* Extrait à lire *
+ + + + +

Le bureau, au 3 de la rue du Pape-Jean-Paul-II, en plein centre de Tirana, s’appelle Qkr. C’est ici qu’on enregistre les entreprises nouvellement créées. Devant la façade anonyme du bâtiment, Gaetano Motola s’émeut : « Je suis entré ici lundi 10 mars à 11 heures du matin. J’ai payé l’équivalent de 72 centimes d’euro. Et le lendemain, à midi pile, j’avais entre mes mains tous les documents nécessaires pour ouvrir mon restaurant. Incroyable… »
Emigré à l’envers
L’établissement de cet Italien, La Flèche de Cupidon, fête ses six mois d’existence. On y sert des spaghettis à la tomate, des côtelettes, des strascinati, des tripes. Ce restaurant, c’est l’expression concrète du début de sa nouvelle vie à l’Est. Gaetano Motola gagnait 6 000 euros par mois en décorant des navires de croisière. Il a été licencié, comme nombre de ses collègues, à cause de la crise. Trois ans durant, il s’est essayé à la restauration en Italie, en vain. Maintenant, c’est à Tirana qu’il joue sa dernière carte. Italien d’Albanie. Emigré à l’envers.

+ + + + +

* Données fournies *
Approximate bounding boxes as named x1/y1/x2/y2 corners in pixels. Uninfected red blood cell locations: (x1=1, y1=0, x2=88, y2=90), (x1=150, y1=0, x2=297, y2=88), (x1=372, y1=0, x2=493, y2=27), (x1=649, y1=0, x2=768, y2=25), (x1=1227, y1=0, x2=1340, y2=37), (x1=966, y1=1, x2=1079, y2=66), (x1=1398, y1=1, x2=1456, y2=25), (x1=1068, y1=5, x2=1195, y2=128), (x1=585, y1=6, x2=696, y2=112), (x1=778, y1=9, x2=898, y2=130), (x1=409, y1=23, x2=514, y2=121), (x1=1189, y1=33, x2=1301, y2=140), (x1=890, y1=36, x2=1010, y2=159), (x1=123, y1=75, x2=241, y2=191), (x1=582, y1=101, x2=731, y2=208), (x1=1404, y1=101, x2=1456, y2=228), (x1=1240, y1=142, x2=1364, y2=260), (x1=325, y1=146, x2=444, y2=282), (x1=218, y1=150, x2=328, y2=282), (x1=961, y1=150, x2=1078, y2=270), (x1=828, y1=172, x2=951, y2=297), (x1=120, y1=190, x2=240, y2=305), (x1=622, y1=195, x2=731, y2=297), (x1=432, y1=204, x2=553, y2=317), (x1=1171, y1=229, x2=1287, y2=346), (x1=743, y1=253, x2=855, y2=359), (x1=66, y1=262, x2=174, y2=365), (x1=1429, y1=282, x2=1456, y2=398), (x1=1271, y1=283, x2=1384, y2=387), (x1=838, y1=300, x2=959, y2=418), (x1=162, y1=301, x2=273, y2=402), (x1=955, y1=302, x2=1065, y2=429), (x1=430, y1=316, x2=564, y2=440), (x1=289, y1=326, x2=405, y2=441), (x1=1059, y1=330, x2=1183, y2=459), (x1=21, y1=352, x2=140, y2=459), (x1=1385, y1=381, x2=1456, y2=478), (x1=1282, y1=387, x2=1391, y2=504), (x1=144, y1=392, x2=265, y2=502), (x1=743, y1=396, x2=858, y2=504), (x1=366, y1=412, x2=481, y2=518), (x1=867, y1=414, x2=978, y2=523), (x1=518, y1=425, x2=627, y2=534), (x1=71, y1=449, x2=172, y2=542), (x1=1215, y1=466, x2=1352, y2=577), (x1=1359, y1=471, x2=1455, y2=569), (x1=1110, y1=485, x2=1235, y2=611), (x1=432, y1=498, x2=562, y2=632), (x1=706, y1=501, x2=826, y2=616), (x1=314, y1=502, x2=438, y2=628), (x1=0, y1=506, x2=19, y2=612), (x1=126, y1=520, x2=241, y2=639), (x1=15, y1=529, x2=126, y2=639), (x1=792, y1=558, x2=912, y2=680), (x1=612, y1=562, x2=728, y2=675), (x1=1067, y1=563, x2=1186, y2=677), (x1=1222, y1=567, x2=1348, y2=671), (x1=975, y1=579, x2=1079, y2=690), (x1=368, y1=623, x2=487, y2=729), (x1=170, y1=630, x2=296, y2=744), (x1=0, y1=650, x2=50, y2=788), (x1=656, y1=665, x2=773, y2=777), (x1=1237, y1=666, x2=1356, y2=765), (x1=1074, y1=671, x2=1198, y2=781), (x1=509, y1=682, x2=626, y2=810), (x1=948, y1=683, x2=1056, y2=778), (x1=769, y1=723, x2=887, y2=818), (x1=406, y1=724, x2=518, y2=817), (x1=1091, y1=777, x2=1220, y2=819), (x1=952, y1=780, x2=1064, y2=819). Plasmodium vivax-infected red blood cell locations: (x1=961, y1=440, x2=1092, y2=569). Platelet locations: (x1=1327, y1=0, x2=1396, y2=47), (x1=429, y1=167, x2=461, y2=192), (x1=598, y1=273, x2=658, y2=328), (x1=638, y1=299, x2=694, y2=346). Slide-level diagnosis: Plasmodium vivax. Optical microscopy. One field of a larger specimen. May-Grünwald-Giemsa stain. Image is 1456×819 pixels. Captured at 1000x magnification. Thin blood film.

+ + + + +

* Consignes *
**1)** Répondez aux questions suivantes sur l'extrait consacré au restaurant de Tirana.
(a) Quelle somme Gaetano Motola a-t-il payée au bureau Qkr ?
(b) Quel nom porte son restaurant ?
(c) Combien gagnait-il par mois lorsqu'il décorait des navires de croisière ?
**2)** Poursuivez l'extrait sur le restaurant italien de Tirana après sa dernière phrase.

* Corrigé *
**1)**
(a) L'équivalent de 72 centimes d'euro.
(b) La Flèche de Cupidon.
(c) 6 000 euros.

**2)**
Qui l’eût cru ? Au début des années 1990, c’étaient les Albanais qui faisaient le voyage. Ils voulaient rejoindre « Lamerica », comme ils appelaient l’Italie, découverte dans des émissions télévisées captées de l’autre côté de l’Adriatique. Des histoires épiques. Comme celle de ce navire marchand, le Vlora, entré dans le port de Bari le 8 août 1991 avec à bord 23 000 migrants albanais. Aujourd’hui, c’est une tout autre histoire. Outre les nombreux Albanais déçus qui rentrent chez eux (87 000 entre juin 2010 et juin 2014), voilà que des Italiens tentent à leur tour leur chance dans un pays plus pauvre.
« J’avais 200 000 euros de côté, explique Gaetano Motola, que j’ai décidé d’investir dans ma passion pour la cuisine. Mon frère et moi avons ouvert un restaurant à Mombaroccio, un petit village médiéval des Marches. Ce ne sont pas les clients qui manquaient, mais 70 % des recettes finissaient dans les caisses de l’Etat. On travaillait pour rien. Ici, c’est différent : en Albanie, les taxes ne peuvent pas dépasser 20 %. » Nous sommes dans le quartier du Blloku, derrière la Sky Tower. Des bars, des bureaux, des centres d’appel. Une vie grouillante. Chaque nuit, c’est à qui mettra la musique le plus fort. Les filles dansent dans la rue.
« L’Italie des années 1960 »
L’Albanie rêve d’intégrer l’Union européenne. Mais c’est justement parce qu’elle n’en fait pas encore partie que Gaetano Motola est venu ici. « Quand nous faisons 30 couverts par jour entre le déjeuner et le dîner, explique-t-il, cela nous rapporte 17 000 euros par mois. 3 400 pour les taxes, 1 000 pour le salaire du cuisinier et des deux serveurs, 3 000 pour l’achat de matières premières de qualité et 200 pour l’électricité. Ce qui nous laisse 9 400 euros par mois. Une fortune partout, et particulièrement ici. »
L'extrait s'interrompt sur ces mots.